GIVEN TEXT ▸
China talks resume; U.S. and Japan sign trade pact; Neal leads trip to Mexico

Posted: October 07, 2019

A delegation of Chinese officials will visit Washington, DC, this week to resume trade negotiations with their U.S. counterparts one week before the U.S. is scheduled to raise tariffs on Chinese goods. Meanwhile, President Trump is scheduled to sign a limited trade deal with Japan on Monday, and a group of House Democrats is heading to Mexico today to focus on labor reforms seen as crucial to the fate of the U.S.-Mexico-Canada Agreement.

Deputy-level Chinese officials will be in Washington on Monday and Tuesday to establish an agenda for ministerial meetings on Thursday and Friday. Chinese Vice Premier Liu He will again lead the Chinese delegation and U.S. Trade Representative Robert Lighthizer and Treasury Secretary Steven Mnuchin will head the U.S. team.

“The two sides will look to build on the deputy-level talks of the past weeks,” the White House said in a statement on Monday. “Topics of discussion will include forced technology transfer, intellectual property rights, services, non-tariff barriers, agriculture, and enforcement.”

White House trade adviser Peter Navarro, in an interview with NPR’s Morning Edition on Monday, downplayed the possibility of the U.S. and China reaching a deal. “President Trump has steely resolve,” Navarro said. “It’s either a big deal or no deal. That’s been his posture from Day One.”

Navarro suggested that China was trying to wait out the Trump administration, hoping instead to negotiate with a Democratic president like former Vice President Joe Biden or Sen. Elizabeth Warren (MA).

“I’m concerned about a possible miscalculation by China,” Navarro said. “They clearly prefer anybody but Trump as president. As we get closer to this election, they see Trump as the only president in the last 30 years who has stood up to them.”

Biden is “weak” on China, according to Navarro, while Warren’s stance on China shows she “clearly doesn’t understand the importance of the tariffs.”

STATED EXERCISE 1 ▸ Return every line of the entries that contains the word "sits".
The trade news post and the entries come from unrelated sources.

MATERIAL FOR THIS EXERCISE ▸
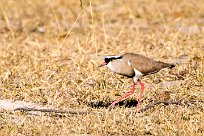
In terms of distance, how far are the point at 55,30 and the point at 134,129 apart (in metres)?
4.96

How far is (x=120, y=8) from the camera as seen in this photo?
11.2 m

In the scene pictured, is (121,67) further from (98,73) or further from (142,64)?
(98,73)

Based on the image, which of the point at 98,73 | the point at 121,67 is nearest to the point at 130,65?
the point at 121,67

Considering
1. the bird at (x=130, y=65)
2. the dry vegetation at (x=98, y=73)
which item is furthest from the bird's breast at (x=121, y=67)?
the dry vegetation at (x=98, y=73)

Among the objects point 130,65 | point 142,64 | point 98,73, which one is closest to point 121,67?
point 130,65

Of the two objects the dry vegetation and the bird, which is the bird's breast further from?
the dry vegetation

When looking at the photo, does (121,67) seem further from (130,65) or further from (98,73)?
(98,73)

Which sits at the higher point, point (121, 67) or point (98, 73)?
point (121, 67)

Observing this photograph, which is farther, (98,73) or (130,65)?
(98,73)

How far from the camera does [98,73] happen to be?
659 cm

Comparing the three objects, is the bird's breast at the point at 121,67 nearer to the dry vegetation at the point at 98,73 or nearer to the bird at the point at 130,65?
the bird at the point at 130,65

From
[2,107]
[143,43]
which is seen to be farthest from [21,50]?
[2,107]

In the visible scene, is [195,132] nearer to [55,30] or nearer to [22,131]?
[22,131]

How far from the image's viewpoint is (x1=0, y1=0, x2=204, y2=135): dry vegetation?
4902 mm
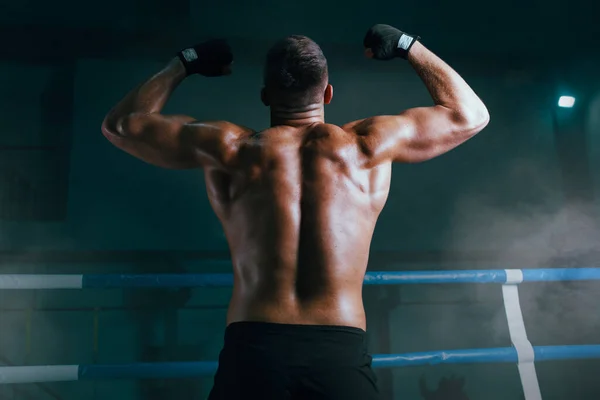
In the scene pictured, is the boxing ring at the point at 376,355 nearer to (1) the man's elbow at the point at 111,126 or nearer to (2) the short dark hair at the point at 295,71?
(1) the man's elbow at the point at 111,126

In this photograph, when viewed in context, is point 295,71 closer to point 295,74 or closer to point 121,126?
point 295,74

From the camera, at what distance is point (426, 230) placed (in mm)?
4250

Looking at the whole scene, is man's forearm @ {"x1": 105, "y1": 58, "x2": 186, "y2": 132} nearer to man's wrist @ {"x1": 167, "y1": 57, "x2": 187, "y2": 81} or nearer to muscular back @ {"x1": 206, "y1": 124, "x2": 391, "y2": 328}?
man's wrist @ {"x1": 167, "y1": 57, "x2": 187, "y2": 81}

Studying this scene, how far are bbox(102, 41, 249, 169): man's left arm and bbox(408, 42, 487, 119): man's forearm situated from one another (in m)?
0.65

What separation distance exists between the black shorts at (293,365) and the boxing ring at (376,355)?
3.80 ft

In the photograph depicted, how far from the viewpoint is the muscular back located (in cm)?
132

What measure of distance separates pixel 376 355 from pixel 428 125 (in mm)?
1308

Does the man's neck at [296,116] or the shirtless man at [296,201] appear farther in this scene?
the man's neck at [296,116]

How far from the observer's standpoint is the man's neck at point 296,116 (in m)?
1.54

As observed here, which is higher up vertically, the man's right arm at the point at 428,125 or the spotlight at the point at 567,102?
the spotlight at the point at 567,102

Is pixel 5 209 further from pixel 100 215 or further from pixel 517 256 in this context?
pixel 517 256

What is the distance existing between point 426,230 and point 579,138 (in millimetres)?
1579

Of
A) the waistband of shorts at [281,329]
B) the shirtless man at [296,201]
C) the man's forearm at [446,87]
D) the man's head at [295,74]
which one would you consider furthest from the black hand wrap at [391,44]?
the waistband of shorts at [281,329]

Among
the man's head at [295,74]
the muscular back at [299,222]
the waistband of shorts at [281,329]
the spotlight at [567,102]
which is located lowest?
the waistband of shorts at [281,329]
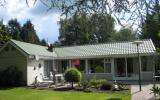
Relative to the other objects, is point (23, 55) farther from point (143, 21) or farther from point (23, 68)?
point (143, 21)

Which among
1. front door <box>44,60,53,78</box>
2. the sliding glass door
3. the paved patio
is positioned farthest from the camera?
front door <box>44,60,53,78</box>

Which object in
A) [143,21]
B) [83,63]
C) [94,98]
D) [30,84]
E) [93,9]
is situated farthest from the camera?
[83,63]

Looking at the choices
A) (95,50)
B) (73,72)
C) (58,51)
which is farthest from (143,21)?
(58,51)

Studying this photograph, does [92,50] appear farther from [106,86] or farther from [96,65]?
[106,86]

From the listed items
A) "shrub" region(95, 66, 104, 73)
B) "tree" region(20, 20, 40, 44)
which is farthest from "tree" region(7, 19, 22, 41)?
"shrub" region(95, 66, 104, 73)

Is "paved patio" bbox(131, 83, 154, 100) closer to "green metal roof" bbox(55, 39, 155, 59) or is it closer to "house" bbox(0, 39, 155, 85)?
"house" bbox(0, 39, 155, 85)

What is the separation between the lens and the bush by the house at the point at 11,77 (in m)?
30.2

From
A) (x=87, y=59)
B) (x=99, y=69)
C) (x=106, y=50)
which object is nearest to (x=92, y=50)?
(x=87, y=59)

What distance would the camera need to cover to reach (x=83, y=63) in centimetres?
3712

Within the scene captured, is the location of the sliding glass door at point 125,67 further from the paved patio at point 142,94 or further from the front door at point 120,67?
the paved patio at point 142,94

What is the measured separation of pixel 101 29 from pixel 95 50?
31.0 metres

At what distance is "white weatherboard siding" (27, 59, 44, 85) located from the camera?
30.9 m

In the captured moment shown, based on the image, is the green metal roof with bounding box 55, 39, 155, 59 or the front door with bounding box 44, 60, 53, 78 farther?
the front door with bounding box 44, 60, 53, 78

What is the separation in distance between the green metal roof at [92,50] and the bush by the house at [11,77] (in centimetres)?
233
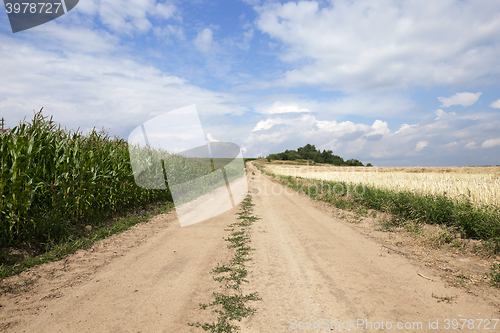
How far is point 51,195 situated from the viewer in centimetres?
611

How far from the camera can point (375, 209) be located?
32.8 feet

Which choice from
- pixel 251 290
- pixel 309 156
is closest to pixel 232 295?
pixel 251 290

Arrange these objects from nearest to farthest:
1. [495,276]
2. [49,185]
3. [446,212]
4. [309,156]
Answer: [495,276] < [49,185] < [446,212] < [309,156]

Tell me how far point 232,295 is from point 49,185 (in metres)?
5.31

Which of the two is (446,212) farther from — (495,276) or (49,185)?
(49,185)

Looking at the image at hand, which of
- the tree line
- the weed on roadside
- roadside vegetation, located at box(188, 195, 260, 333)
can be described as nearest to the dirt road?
roadside vegetation, located at box(188, 195, 260, 333)

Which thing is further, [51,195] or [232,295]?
[51,195]

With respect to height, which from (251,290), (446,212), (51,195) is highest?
(51,195)

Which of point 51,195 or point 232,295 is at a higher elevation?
point 51,195

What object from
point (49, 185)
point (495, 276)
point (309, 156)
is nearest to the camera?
point (495, 276)

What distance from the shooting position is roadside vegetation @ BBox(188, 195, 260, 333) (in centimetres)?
307

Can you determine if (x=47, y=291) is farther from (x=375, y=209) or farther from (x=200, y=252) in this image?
(x=375, y=209)

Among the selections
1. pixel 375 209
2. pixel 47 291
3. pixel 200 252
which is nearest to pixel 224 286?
pixel 200 252

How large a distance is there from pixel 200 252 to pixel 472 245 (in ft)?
21.0
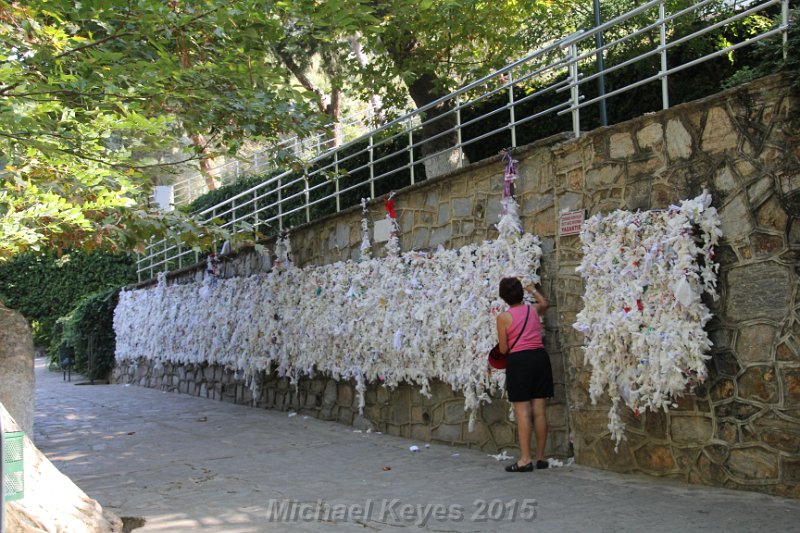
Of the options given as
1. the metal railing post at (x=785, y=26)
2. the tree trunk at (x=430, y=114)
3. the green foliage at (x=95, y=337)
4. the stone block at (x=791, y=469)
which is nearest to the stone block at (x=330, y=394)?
the tree trunk at (x=430, y=114)

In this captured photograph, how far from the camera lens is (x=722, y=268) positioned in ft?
19.3

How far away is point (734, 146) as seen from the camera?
583 cm

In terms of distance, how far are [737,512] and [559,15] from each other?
883 cm

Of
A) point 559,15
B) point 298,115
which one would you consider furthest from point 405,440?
point 559,15

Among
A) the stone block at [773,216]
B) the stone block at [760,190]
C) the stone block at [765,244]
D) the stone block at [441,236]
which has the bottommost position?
the stone block at [765,244]

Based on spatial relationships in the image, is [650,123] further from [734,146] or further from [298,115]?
[298,115]

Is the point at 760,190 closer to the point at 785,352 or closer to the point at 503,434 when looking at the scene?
the point at 785,352

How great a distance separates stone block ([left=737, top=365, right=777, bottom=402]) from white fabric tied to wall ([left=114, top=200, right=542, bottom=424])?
7.57ft

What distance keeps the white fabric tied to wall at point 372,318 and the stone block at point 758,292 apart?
210cm

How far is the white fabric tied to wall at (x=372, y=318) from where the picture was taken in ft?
26.8

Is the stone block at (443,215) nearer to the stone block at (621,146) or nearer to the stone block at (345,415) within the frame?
the stone block at (621,146)

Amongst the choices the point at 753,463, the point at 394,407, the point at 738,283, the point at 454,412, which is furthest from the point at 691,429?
the point at 394,407

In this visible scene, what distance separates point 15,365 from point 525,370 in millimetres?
4337

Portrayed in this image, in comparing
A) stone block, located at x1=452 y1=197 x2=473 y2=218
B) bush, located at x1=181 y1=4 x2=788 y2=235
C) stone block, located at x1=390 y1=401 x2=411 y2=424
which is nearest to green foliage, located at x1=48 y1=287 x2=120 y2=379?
bush, located at x1=181 y1=4 x2=788 y2=235
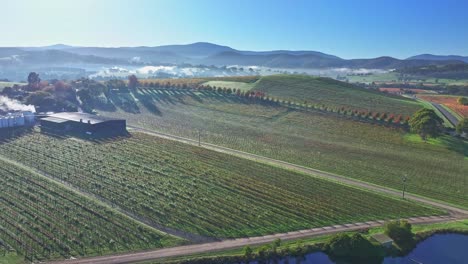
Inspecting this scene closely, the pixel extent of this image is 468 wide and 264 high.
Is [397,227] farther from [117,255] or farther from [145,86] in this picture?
[145,86]

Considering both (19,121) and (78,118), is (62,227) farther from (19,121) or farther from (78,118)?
(19,121)

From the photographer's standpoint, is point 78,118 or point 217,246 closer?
point 217,246

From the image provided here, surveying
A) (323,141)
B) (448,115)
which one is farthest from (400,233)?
(448,115)

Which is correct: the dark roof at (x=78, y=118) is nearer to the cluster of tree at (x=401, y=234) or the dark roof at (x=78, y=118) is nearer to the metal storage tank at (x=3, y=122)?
the metal storage tank at (x=3, y=122)

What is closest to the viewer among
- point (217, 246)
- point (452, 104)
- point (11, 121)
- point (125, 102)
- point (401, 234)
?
point (217, 246)

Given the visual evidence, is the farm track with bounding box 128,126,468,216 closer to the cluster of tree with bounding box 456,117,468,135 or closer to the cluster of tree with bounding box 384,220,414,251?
the cluster of tree with bounding box 384,220,414,251
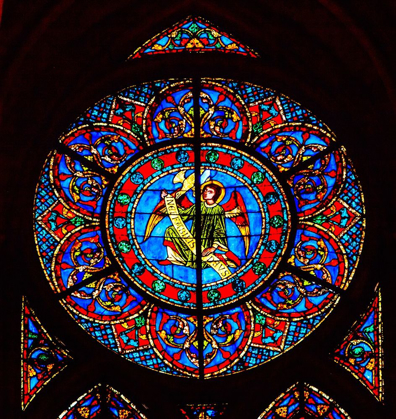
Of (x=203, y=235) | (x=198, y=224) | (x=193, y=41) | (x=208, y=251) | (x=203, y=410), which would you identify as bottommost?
(x=203, y=410)

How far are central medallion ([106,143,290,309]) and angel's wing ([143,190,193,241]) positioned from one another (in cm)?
1

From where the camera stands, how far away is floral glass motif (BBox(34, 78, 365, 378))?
43.5 ft

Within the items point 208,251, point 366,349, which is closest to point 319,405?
point 366,349

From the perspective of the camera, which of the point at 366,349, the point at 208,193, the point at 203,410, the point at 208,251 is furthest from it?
the point at 208,193

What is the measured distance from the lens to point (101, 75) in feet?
44.2

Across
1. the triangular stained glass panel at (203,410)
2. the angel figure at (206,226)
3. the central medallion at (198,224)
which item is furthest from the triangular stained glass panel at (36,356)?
the angel figure at (206,226)

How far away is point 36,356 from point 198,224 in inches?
83.7

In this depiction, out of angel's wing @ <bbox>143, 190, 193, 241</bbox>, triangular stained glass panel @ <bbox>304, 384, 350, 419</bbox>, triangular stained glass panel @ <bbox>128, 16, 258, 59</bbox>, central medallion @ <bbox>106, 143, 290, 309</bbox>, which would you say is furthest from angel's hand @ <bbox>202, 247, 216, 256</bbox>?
triangular stained glass panel @ <bbox>128, 16, 258, 59</bbox>

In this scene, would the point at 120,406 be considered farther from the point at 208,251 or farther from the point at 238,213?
the point at 238,213

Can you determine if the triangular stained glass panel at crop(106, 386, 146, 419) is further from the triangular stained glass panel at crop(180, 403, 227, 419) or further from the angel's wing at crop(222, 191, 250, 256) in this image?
the angel's wing at crop(222, 191, 250, 256)

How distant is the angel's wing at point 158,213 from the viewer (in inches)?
531

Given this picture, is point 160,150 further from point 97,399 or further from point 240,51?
point 97,399

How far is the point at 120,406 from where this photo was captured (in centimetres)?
1302

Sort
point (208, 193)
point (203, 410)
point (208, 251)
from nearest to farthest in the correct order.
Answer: point (203, 410)
point (208, 251)
point (208, 193)
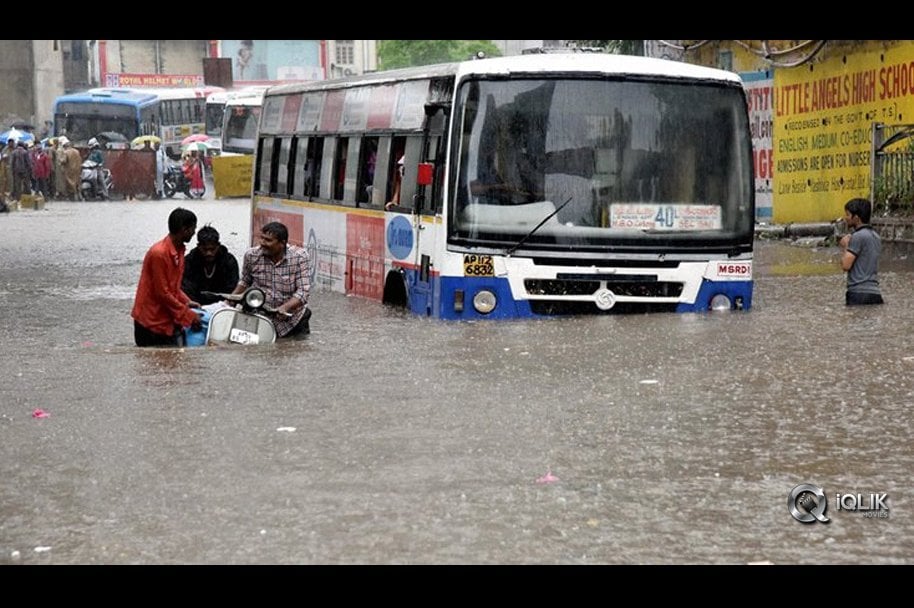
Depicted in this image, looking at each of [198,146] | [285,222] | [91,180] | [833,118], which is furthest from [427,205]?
[198,146]

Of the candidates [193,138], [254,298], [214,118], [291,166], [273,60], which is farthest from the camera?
[273,60]

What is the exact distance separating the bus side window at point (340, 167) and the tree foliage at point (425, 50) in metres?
81.7

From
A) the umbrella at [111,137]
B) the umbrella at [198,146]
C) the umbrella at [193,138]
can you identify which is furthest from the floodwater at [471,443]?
the umbrella at [193,138]

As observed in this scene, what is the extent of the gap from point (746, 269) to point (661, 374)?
13.9ft

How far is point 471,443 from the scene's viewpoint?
9641 mm

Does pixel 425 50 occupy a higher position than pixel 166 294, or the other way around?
pixel 425 50

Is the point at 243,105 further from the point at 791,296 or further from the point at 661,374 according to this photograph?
the point at 661,374

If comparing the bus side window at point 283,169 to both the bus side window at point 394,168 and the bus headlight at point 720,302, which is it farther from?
the bus headlight at point 720,302

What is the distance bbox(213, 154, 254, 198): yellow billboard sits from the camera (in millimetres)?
56062

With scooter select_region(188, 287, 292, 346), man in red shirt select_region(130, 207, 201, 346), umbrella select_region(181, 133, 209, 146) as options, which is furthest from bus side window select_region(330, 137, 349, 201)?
umbrella select_region(181, 133, 209, 146)

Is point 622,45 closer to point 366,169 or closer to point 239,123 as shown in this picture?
point 366,169

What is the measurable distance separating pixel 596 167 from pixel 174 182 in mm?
44145

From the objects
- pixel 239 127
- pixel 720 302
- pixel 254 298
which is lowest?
pixel 720 302

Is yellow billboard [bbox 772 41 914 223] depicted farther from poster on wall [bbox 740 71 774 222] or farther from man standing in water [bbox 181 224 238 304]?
man standing in water [bbox 181 224 238 304]
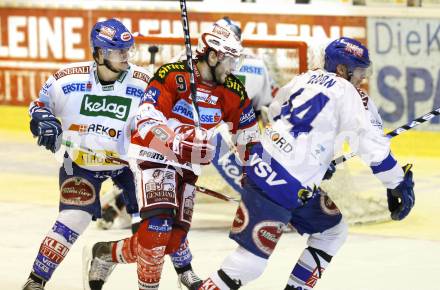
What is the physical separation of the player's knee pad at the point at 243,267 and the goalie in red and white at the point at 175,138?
0.56 meters

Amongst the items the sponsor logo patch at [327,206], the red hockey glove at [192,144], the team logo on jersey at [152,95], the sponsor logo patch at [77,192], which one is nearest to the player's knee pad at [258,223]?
the sponsor logo patch at [327,206]

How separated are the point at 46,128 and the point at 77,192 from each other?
39cm

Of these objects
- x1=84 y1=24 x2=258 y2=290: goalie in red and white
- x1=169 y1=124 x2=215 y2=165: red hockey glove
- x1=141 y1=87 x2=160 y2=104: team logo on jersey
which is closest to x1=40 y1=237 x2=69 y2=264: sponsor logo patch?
x1=84 y1=24 x2=258 y2=290: goalie in red and white

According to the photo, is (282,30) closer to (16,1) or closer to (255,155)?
(16,1)

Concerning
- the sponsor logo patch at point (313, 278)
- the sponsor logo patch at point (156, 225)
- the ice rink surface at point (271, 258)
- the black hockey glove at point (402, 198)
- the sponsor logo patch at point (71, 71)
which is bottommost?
the ice rink surface at point (271, 258)

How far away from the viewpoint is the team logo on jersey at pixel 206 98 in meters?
6.64

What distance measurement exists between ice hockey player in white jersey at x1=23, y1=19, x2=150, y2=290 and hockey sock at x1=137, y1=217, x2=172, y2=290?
55 cm

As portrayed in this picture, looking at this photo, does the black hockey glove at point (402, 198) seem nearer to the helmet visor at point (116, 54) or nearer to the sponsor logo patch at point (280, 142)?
the sponsor logo patch at point (280, 142)

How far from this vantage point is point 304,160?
614cm

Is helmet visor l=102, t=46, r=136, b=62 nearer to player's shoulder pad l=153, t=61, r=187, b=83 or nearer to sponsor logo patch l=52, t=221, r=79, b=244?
player's shoulder pad l=153, t=61, r=187, b=83

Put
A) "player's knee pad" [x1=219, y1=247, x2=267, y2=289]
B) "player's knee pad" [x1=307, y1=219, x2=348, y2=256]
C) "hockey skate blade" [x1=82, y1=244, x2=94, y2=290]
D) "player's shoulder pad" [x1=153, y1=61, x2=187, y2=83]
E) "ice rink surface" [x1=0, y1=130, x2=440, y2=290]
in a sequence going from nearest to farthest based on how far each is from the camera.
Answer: "player's knee pad" [x1=219, y1=247, x2=267, y2=289] < "player's knee pad" [x1=307, y1=219, x2=348, y2=256] < "player's shoulder pad" [x1=153, y1=61, x2=187, y2=83] < "hockey skate blade" [x1=82, y1=244, x2=94, y2=290] < "ice rink surface" [x1=0, y1=130, x2=440, y2=290]

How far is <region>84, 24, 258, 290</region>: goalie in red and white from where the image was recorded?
652 cm

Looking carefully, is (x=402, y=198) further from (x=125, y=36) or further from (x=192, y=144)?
(x=125, y=36)

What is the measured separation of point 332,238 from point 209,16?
7683mm
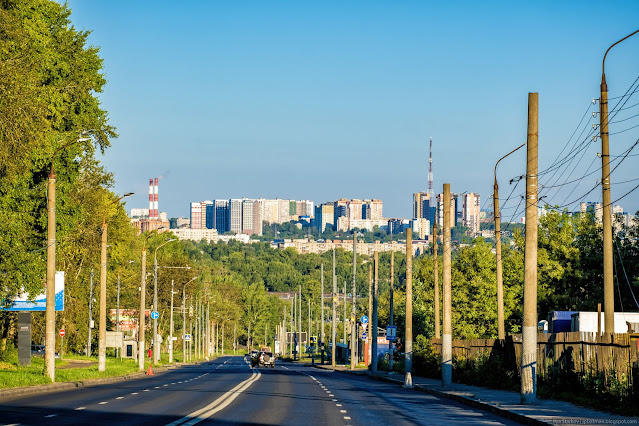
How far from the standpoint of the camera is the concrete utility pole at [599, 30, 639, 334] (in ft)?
106

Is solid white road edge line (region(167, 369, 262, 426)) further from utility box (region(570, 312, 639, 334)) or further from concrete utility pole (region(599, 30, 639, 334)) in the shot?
utility box (region(570, 312, 639, 334))

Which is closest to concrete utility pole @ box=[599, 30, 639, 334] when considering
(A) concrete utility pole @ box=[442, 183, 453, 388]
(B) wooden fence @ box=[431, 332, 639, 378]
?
(B) wooden fence @ box=[431, 332, 639, 378]

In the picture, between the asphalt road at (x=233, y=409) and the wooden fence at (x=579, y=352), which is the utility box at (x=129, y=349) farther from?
Result: the asphalt road at (x=233, y=409)

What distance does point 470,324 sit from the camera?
92000mm

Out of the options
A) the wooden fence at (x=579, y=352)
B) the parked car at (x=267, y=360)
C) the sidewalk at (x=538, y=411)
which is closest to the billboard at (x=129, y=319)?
the parked car at (x=267, y=360)

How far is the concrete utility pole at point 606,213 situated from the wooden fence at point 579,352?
99 cm

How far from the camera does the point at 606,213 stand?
34.0m

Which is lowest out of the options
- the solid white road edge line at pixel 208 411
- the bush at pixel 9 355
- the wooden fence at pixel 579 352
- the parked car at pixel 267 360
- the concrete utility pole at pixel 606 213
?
the parked car at pixel 267 360

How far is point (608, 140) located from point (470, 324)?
194ft

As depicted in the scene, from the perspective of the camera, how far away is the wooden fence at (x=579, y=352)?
25.3 m

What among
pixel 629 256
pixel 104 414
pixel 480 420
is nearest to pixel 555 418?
pixel 480 420

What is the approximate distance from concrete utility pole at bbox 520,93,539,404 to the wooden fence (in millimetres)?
1930

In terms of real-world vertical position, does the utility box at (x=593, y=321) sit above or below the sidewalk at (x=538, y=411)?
above

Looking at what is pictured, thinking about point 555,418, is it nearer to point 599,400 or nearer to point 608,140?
point 599,400
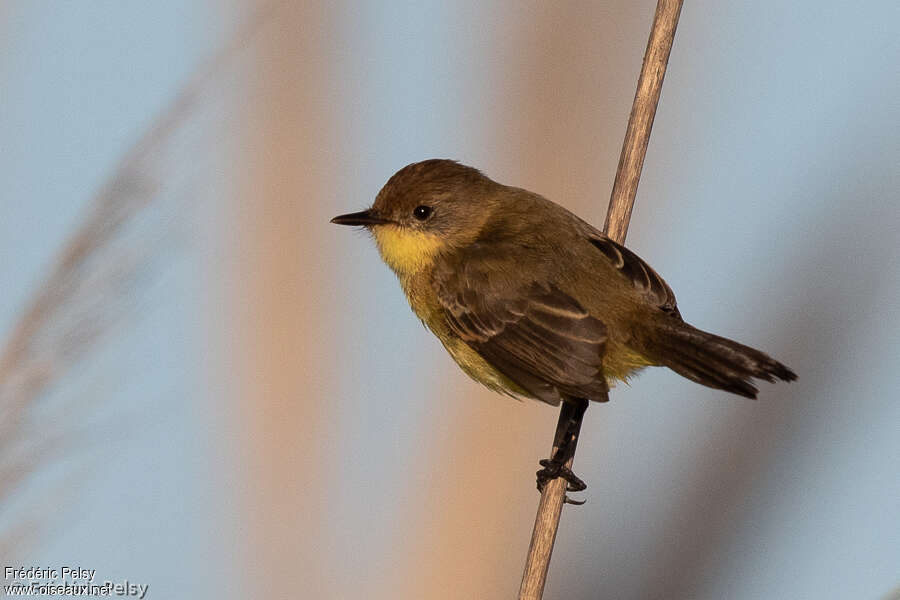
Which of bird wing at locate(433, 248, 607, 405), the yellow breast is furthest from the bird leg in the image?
the yellow breast

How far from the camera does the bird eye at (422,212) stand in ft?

STATED EXERCISE 2 ▸ In the trade news post, who will lead the Chinese delegation?

WRITTEN SOLUTION 1 ▸
Which sits at the higher point, point (121, 67) or point (98, 73)?
What is the distance bbox(213, 154, 254, 198): yellow billboard sits from the camera (in millimetres)?

WRITTEN SOLUTION 2 ▸ Chinese Vice Premier Liu He.